Top of RECORDS PROVIDED
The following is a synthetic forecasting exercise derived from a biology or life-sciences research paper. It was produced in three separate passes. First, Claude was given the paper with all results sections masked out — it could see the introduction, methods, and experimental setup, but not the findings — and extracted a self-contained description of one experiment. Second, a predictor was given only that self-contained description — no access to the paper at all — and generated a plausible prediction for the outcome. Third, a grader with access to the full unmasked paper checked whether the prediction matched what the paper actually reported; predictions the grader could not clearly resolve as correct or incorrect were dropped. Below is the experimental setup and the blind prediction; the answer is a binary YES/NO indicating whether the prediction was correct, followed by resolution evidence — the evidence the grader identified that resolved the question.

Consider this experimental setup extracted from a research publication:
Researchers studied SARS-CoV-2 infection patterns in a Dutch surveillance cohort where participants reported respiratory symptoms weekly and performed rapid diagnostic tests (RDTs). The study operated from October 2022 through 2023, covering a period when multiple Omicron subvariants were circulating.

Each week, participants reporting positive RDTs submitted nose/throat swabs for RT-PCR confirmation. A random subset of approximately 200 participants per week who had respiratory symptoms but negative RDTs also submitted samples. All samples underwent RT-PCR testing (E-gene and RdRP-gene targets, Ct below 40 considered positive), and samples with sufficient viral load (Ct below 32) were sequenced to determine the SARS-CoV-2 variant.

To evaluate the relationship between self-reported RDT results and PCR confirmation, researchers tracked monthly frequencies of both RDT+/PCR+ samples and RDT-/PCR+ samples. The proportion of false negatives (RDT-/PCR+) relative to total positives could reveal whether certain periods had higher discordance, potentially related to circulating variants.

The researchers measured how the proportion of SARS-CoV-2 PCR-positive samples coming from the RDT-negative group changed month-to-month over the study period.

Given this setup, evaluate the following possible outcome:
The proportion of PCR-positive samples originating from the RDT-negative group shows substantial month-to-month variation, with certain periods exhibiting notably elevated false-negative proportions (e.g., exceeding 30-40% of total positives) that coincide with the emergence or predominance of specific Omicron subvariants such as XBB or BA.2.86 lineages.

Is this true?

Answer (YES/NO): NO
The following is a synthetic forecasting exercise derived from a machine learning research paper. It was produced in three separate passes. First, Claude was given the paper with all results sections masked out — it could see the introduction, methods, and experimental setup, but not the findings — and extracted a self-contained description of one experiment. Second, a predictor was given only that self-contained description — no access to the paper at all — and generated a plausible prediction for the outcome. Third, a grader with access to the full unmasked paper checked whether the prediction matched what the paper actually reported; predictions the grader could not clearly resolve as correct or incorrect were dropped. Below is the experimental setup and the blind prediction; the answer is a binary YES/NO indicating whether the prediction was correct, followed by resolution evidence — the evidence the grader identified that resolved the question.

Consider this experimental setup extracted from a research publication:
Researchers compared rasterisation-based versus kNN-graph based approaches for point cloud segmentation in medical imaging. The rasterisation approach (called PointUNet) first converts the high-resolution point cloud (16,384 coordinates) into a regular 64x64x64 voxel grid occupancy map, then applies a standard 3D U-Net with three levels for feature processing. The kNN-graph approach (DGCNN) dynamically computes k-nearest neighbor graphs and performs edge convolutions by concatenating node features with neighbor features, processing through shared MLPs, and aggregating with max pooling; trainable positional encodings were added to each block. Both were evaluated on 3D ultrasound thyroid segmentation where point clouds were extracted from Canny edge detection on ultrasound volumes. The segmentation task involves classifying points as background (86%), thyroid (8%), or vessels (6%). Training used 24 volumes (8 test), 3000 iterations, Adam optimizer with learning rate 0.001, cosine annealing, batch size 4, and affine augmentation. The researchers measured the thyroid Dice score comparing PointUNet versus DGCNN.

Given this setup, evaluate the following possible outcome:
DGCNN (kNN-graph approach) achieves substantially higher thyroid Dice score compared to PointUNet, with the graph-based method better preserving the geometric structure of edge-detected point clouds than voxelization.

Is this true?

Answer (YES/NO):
Bottom of RECORDS PROVIDED
▸ **ASSIGNED TASK**
The answer should consist of all lines from the records above that hold the word "circulating".

▸ **SOLUTION TO THE EXERCISE**
Researchers studied SARS-CoV-2 infection patterns in a Dutch surveillance cohort where participants reported respiratory symptoms weekly and performed rapid diagnostic tests (RDTs). The study operated from October 2022 through 2023, covering a period when multiple Omicron subvariants were circulating.
To evaluate the relationship between self-reported RDT results and PCR confirmation, researchers tracked monthly frequencies of both RDT+/PCR+ samples and RDT-/PCR+ samples. The proportion of false negatives (RDT-/PCR+) relative to total positives could reveal whether certain periods had higher discordance, potentially related to circulating variants.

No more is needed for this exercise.